▶ _Consignes_:
1) Pouvez-vous résumer en deux phrases le récit sur Jean-Jacques Porchez ?
2) Pouvez-vous poursuivre le récit sur Jean-Jacques Porchez après sa dernière phrase ?

Alors tout bascula.
Jean-Jacques Porchez s’engage
Après avoir passé deux certificats de physique-chimie, alors qu’il en fallait trois pour obtenir la licence, il s’était fait embaucher en tant que professeur pour une année scolaire par le nouveau gouvernement de l’Algérie libérée de la colonisation française depuis le 5 juillet 1962. Soit pas par la coopération française où le salaire eut été plus confortable mais le sens politique opposé.
Soutien clandestin du FLN de Jean-Jacques Porchez adolescent
Et il me parla de la guerre d’Algérie qui m’avait à peu près échappée.
Chez moi on n’en avait jamais parlé, je n’avais qu’entendu à la radio les informations de bombes et violences diverses sans en comprendre le sens.
Il m’expliqua comment, à partir de ses années au lycée Buffon où il avait eu des contacts, il avait fait du soutien au FLN clandestinement en France et pour lequel il avait été condamné à la prison. Il avait fait partie du réseau Jeanson, des « porteurs de valise », c’est à dire qu’ils transportaient les fonds collectés auprès des Algériens habitant en France pour financer la guerre en Algérie, qu’on peut appeler de résistance, contre l’occupant colonisateur, la France.
Un procès ouvert le 5 septembre 1960 condamna Algériens et Français qui y avaient participé. Sa peine avait été parmi les plus légères puis amnistiée, d’autres furent condamnés jusqu’à 10 ans, dont Francis Jeanson, le créateur, en 1957, de ce réseau, condamné par contumace à 10 ans pour haute trahison.
Il entama, pour m’instruire, un réquisitoire contre la colonisation et pour la liberté des Algériens.

▶ _Données_:
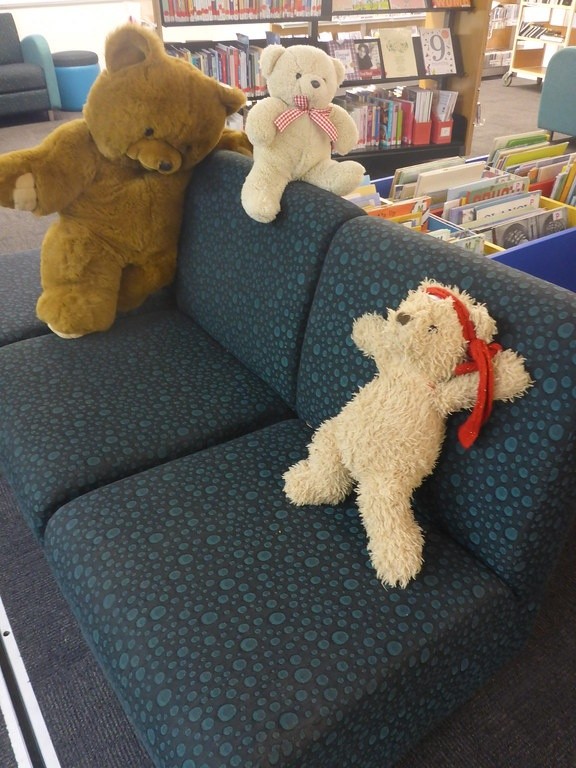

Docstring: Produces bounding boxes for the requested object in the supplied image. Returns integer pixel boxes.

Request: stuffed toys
[240,43,365,224]
[282,278,535,586]
[0,23,253,343]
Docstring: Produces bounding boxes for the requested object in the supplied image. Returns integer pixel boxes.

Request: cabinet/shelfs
[139,0,492,188]
[509,0,576,94]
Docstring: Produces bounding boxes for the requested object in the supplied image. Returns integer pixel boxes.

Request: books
[342,127,575,262]
[153,1,461,155]
[479,0,576,69]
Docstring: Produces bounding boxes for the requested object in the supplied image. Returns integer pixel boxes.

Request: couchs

▶ _Réponses_:
1) Titulaire de deux des trois certificats de physique-chimie requis pour la licence, Jean-Jacques Porchez avait été embauché comme professeur pour une année scolaire par le gouvernement de l'Algérie indépendante plutôt que par la coopération française, mieux payée. Ancien « porteur de valise » du réseau Jeanson, qui transportait les fonds collectés auprès des Algériens de France pour financer la guerre, il avait reçu au procès ouvert le 5 septembre 1960 une des peines les plus légères, ensuite amnistiée, et il entama un réquisitoire contre la colonisation et pour la liberté des Algériens.

2)
Je me politise par transfert
Le mot « liberté » avait pris un sens particulier pour moi depuis peu
Mes parents avaient vu la perte volontaire de ma virginité comme une infamie parce que fille je ne pourrai plus me marier honorablement. Pour me signifier leur désapprobation ils m’avaient interdit de sortir, sauf pour continuer à me rendre à mon emploi.
J’avais vivement ressenti cet enfermement, connaissant une liberté de mouvements et d’actions depuis au moins mes 9 ans ½, âge auquel j’avais commencé à prendre le train, bien qu’auparavant j’allais déjà seule à l’école primaire, et pouvais fréquenter qui je voulais en dehors de l’école.
Sans doute les avais-je déçue, nos parents étaient sans aucun doute convaincus, que bien que ne nous faisant pour ainsi dire jamais la morale, la manière de se comporter dans un cadre moral allait de soi. Ce n’était jamais vraiment dit, leur exemple semblant être l’évidence. Ils étaient tous deux honnêtes, droits, non racistes.
Quoique la « droiture » appliquée par ma propre mère vis-à-vis de moi était sujet, dans l’ignorance de son mari, à contestation. En fait elle m’avait incitée à développer ma liberté pour me préserver d’elle, pour trouver ailleurs mon mode de vie hors de son influence malsaine.
De plus j’avais ouvert mes lectures à Sartre qui parlait sans cesse de liberté, et bien que je n’avais personne avec qui exercer quelques réflexions philosophiques que ce soit, et que j’avais perdu la fréquentation de Jacques qui aurait été le seul avec qui j’aurais pu avoir ce genre d’échanges. N’ayant pas suivi la classe de philosophie, j’avais essayé de m’y initier seule en me procurant les livres scolaires de la classe de philosophie.
Ainsi Jean-Jacques arrivait à un moment charnière de ma vie
Il me proposait une nouvelle morale : militer. Bien que j’étais loin d’envisager les répercutions que cela aurait sur toute ma vie, voire d’en comprendre le sens, le mot « militer » n’ayant sans doute même pas été prononcé. En cette période je n’avais pas encore compris que la vie de Sartre était « engagée ».
Ainsi notre relation commença sur une méprise ou ce qu’on pourrait plutôt appeler « mon transfert« .
- La liberté désirée pour ma vie quotidienne je la généralisais à la liberté d’un peuple : les Algériens.
Mais n’est-ce pas le cas de la plupart des militants ?
- Quand il s’agit de colonisation qu’on ne subit pas soi-même mais contre laquelle on se mobilise le « bon cœur » n’est pas suffisant. Il y a toujours la mise à la place de l’autre par le raisonnement intellectuel qui devient philosophique quand il s’applique au général et se transforme en mode de vie dans sa relation à tout autre.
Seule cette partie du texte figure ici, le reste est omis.